Stored data entries
──────────────────────────────

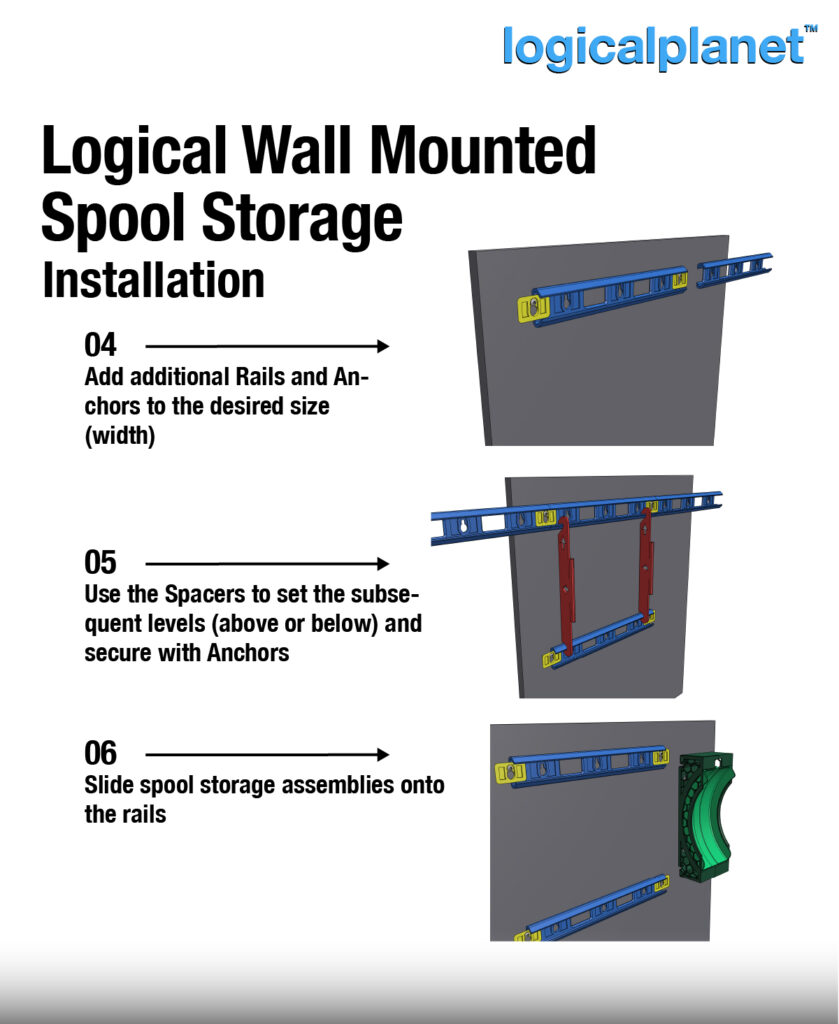 logicalplanet™

Logical Wall Mounted Spool Storage
Installation

04
Add additional Rails and Anchors to the desired size (width)

05
Use the Spacers to set the subsequent levels (above or below) and secure with Anchors

06
Slide spool storage assemblies onto the rails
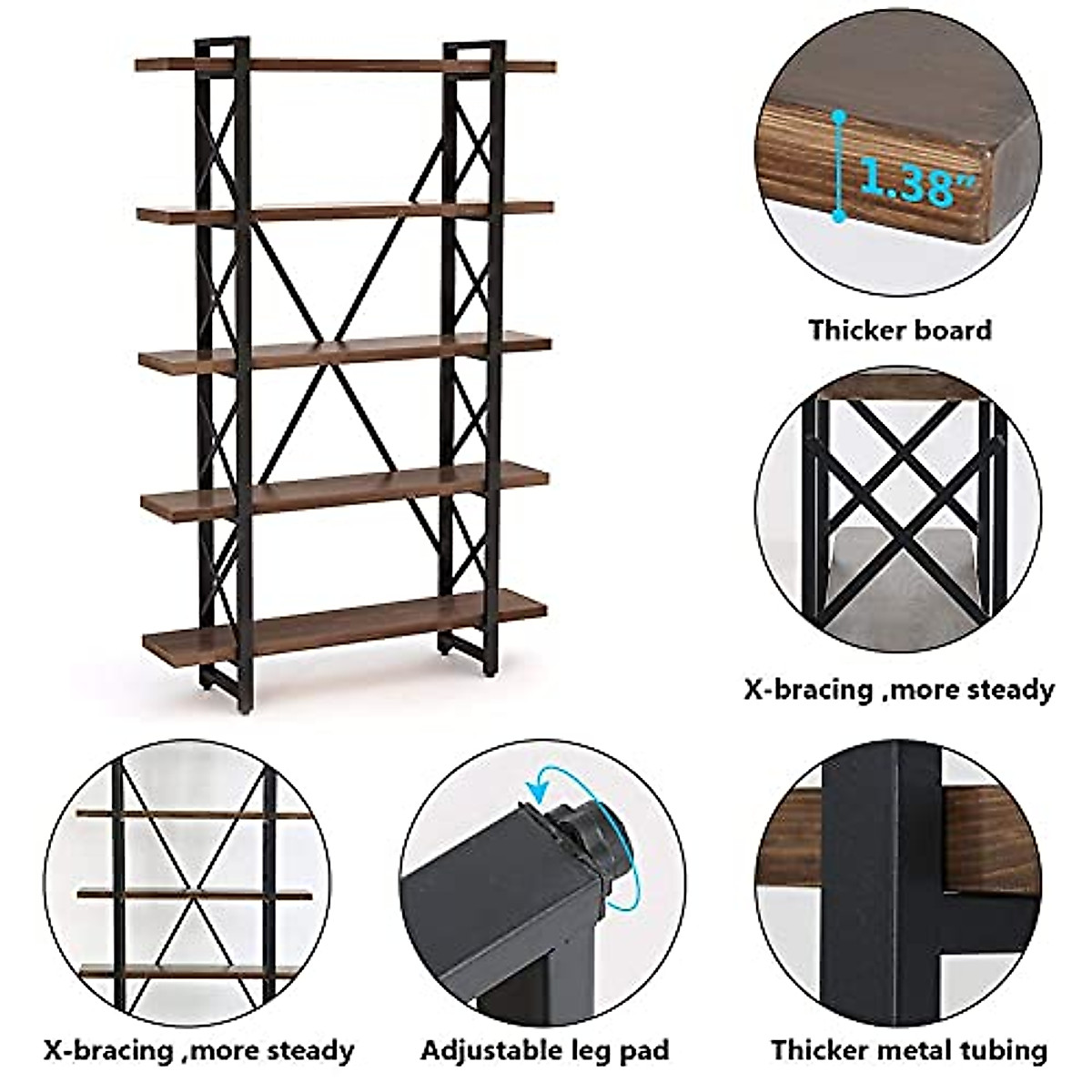 1.38"

Thicker board

X-bracing ,more steady

X-bracing ,more steady

Adjustable leg pad

Thicker metal tubing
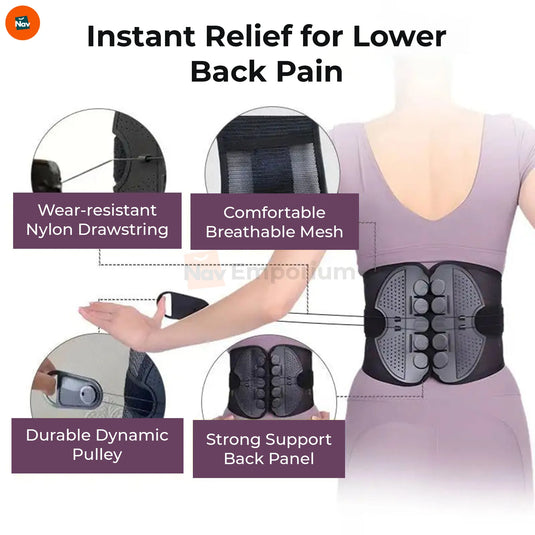 Nav

Instant Relief for Lower Back Pain

Wear-resistant Nylon Drawstring

Comfortable Breathable Mesh

Nav Emporium

Durable Dynamic Pulley

Strong Support Back Panel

──────────────────────────────

Copy the lines from the line that contains "Thicker metal tubing" through the end of the records, exactly and with nothing added; leave the pictures out.

Thicker metal tubing
 Nav

Instant Relief for Lower Back Pain

Wear-resistant Nylon Drawstring

Comfortable Breathable Mesh

Nav Emporium

Durable Dynamic Pulley

Strong Support Back Panel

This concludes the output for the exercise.